## EXERCISE MATERIALS

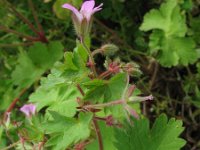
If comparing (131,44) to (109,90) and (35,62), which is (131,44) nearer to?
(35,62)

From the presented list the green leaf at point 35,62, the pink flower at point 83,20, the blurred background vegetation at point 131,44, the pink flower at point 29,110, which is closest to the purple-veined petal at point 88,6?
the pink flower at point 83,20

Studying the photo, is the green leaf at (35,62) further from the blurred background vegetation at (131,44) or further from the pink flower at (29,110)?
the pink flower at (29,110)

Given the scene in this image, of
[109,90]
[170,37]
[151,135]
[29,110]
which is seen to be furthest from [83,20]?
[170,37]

## TASK REQUIREMENTS
Rewrite all the records with every "green leaf" changed to "green sprig" and everything else kept the same. Leave the pictures out.

## FINISHED TASK
If comparing (131,44) to (109,90) and (35,62), which is (131,44) nearer to?
(35,62)

From the presented list the green sprig at point 35,62, the pink flower at point 83,20, the blurred background vegetation at point 131,44, the pink flower at point 29,110, which is closest to the purple-veined petal at point 88,6?
the pink flower at point 83,20

Studying the photo, is the green sprig at (35,62) further from the blurred background vegetation at (131,44) or further from the pink flower at (29,110)?
the pink flower at (29,110)

Given the scene in this image, of
[109,90]
[170,37]
[151,135]
[29,110]
which is seen to be furthest from [83,20]?
[170,37]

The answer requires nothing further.